Another way that information sources can manipulate your emotions is with ways of using the language to be able to imply something untrue or unacceptable, and at the same time avoid being held accountable for it. 

  • Everything in the store up to 75% off! (But most of it is only 10% off.)
  • Some authorities say that Maxatrol is the most effective cure for PMS. (But they don't say which authorities, so you can't look it up.)
  • Sugar-Sweets and Fry Fritters can be a part of a healthy diet. (No numbers are given, so you can't check them. "Can be" doesn't mean "is." And what size part? Probably a very tiny part!)

The thing about loaded language is that it's much harder to avoid than weasel words or the other forms of emotional manipulation. So when you encounter mildly loaded language, like "the policy was courageous," that's not a deal-breaker. 

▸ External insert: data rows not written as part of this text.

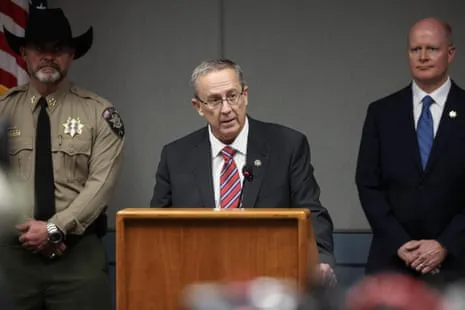 Utah Prosecutors Charge Suspect in Charlie Kirk Fatal Shooting with Aggravated Murder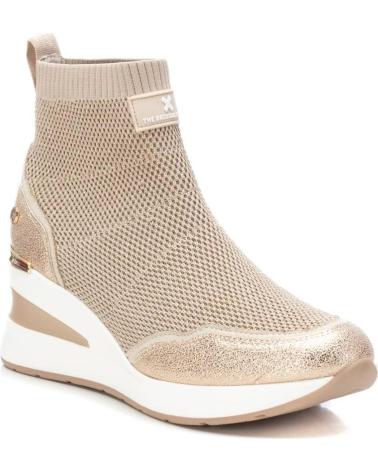 Sapatilhas XTI  de Mulher 142405  BEIGE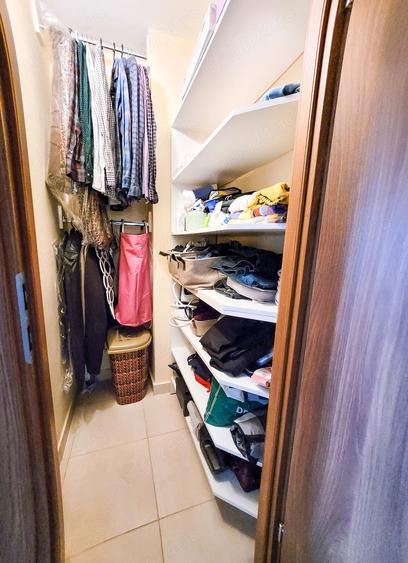 Apartament 3 camere decomandat | Etaj 8 | Bucur Obor Veranda | Metrou | Proprietar - 3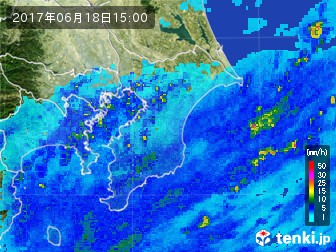 雨雲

But beware of information sources that sound like this (which I just got in my email) - "It's outrageous that Colgate is selling people a hygiene product that could hurt peoples' health."

A credible information source will not try to tell you how to feel about the information.

Logical Fallacies = Not Valid

Finally, logical fallacies make an information source invalid. There are literally dozens of logical fallacies. What all of them have in common is that they are like a magician's sleight of hand, except done with reasoning.

Not all logical fallacies are used intentionally. Some of them are just very common mistakes in people's thinking. That doesn't make them any more correct, though!

XKCD stick figure cartoon. Two people are talking. Panel 1: "I used to think correlation implied causation." Panel 2: That person continues, "Then I took a statistics class. Now I don't." Panel 3: The other person says, "Sounds like the class helped." And the first person says, "Well, maybe."

Some of the really common logical fallacies found in daily life:

  • False cause  
    • "I always eat pasta before an exam, and I always do well on my exams. Pasta makes me smart." 
  • Circular reasoning
    • "I know Dad's right because he says he's always right."
  • Ad hominem
    • "You're a terrible person, so your idea is wrong."
  • Slippery slope
    • "If you let the children talk back to you, soon they'll have no respect for authority and they'll be criminals." 
  • Red herring
    • "You should buy a suit at our store because shirts are buy one get one free." 
  • Appeal to authority  
    • "President Obama takes this kind of vitamin!"
  • Special pleading
    • "Well of course the dog wasn't able to bark the national anthem in front of you. You made her nervous!"
  • No True Scotsman
    • "Sports players are gentle, kindhearted people. The fact that Michael Vick abused and exploited dogs just shows that he wasn't actually a real sports player."
  • Appeal to ignorance
    • "No one knows how the Great Pyramids were built... so it must have been aliens."
  • Black or white.
    • "Liam doesn't think we should put up a veterans memorial in the park, so he must be anti-American."